+++ Exercise passage +++

The summer, the fall, and the winter of discontent, shovel after shovel of snow that turns to filthy slush, as in slush pile (publishers’ slush piles) . . . the discontent of youth, the discontent of marriage, the discontent of writers, the discontent of New Yorkers, and the discontent that turns to temporary joy at the nightclub The Go Hole. “Go! Go!” and “gone.” The discontent of life right from the beginning, as whimsically stated by William Blake:

“My mother groan’d! my father weapt.
Into the dangerous world I leapt” i

Go the 1952 novel by John Clellon Holmes is a must for any serious Beat reader. It has none of the poetry of Kerouac, but provides an authentic background and clear insight into character, especially chilling are portraits of Bill Cannastra and Neal Cassady. Holmes delivers compelling studies of Allen Ginsberg and Jack Kerouac, and some more minor characters, such as a sympathetic one of Luanne Henderson.

+++ Supplied material +++

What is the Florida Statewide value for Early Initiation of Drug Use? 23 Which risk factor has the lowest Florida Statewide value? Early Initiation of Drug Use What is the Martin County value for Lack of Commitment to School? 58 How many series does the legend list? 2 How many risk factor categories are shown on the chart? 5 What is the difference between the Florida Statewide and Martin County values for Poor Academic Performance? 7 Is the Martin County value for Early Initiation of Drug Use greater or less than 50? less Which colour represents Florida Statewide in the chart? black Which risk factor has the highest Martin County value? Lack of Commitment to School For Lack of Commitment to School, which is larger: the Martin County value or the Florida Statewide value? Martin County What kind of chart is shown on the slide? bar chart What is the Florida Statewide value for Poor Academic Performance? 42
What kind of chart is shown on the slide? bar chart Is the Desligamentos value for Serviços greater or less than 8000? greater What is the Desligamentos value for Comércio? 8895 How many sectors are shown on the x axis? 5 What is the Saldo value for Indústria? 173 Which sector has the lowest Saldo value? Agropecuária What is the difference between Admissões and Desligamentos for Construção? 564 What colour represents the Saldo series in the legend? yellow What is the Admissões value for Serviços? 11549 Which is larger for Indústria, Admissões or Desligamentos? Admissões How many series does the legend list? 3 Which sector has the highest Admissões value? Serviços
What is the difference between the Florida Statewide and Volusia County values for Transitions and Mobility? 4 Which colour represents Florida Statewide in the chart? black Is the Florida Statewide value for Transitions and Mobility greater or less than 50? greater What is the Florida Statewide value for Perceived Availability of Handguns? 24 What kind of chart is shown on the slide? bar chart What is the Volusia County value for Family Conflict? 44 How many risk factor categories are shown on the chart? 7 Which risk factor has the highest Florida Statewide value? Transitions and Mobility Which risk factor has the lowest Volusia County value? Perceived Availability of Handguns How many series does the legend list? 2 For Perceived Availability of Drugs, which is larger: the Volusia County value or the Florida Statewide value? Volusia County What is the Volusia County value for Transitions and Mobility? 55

+++

• Exercise prompt:
Copy the stretch of the passage about the novel Go from "The summer, the" through "my father weapt.". The data isn't needed for this exercise.

• Exercise result:
The summer, the fall, and the winter of discontent, shovel after shovel of snow that turns to filthy slush, as in slush pile (publishers’ slush piles) . . . the discontent of youth, the discontent of marriage, the discontent of writers, the discontent of New Yorkers, and the discontent that turns to temporary joy at the nightclub The Go Hole. “Go! Go!” and “gone.” The discontent of life right from the beginning, as whimsically stated by William Blake:

“My mother groan’d! my father weapt.